→ **Source document**
* begin *

Clear blue skies over the vibrant summer foliage and green meadows of valley with the River Wye meandering slowly through the Forest of Dean, the rural Gloucestershire and Herefordshire

We are supportive of some of the proposals and actions of the Sustainable Farming Scheme in Wales. This is a specialist consultation and we have focussed where we can add a water customer-focussed perspective to the development of a government scheme that could help:

  1. Finance and implement well supported, nature based solutions that contribute to water quality improvement at a catchment level, and as part of collaborative action by the water industry, communities and other sectors.
  2. Farmers, as business customers who we represent, to:
    • Deliver actions that help them reduce water pollution, and
    • Increase their available water supply and business resilience to climate change challenges.

Summary of our key points

  • The implementation of the Scheme would be strengthened through a collaborative, catchment management approach from the beginning of its operation to include farmers supported and not supported by the scheme.
  • Collaborative implementation should start immediately (as early as 2024) rather than wait for the second tranche of the Scheme’s implementation particularly in locations or catchments where it would contribute to effective, long-term pollution reduction and farming business resilience. This should seek to involve communities, the water industry and other sectors in the delivery of actions.

* end *

How might the consultation response on the Sustainable Farming Scheme in Wales continue after its second summary point? Write the next part of that response.

→ **Supplied records**

* begin *

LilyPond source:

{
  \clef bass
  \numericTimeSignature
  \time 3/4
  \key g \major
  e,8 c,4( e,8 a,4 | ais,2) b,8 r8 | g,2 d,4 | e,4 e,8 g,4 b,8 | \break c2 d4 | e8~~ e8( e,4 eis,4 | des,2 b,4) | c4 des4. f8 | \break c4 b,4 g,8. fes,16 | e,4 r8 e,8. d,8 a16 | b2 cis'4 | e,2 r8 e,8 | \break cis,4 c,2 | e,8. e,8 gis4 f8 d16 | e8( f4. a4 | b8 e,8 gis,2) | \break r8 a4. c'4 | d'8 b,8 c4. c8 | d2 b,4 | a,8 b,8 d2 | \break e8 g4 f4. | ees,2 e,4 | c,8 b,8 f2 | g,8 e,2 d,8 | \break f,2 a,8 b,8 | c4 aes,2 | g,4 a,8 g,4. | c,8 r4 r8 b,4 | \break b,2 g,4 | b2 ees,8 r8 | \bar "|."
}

* end *

→ **Written response**
  • Some of the optional actions outlined in the consultation could help slow rainwater flow to reduce flooding and run off pollution risk. These would complement some nature-based water management solutions that the Scheme’s universal actions would help implement, e.g. such as soil health planning, multispecies cover crop, peatland and hedgerow management and quite importantly woodland management (Q12). With this in mind, we consider that the following optional actions should be prioritised:
    • Capital support to manage and harvest water supplies
    • Additional ponds and scrapes
    • Leaky/dam and wet sites infrastructure actions.
  • Additional subsidies for optional and collaborative actions should:
    • Enable collaboration between participating and non-participating farmers to the scheme (as the consultation suggests).
    • Go further to support and incentivise collaboration with other land users and sectors, e.g. the water industry, local communities.
    • Incentivise their combined implementation with universal actions that might help accelerate the improvement of water quality and resilience to drought and climate change challenges).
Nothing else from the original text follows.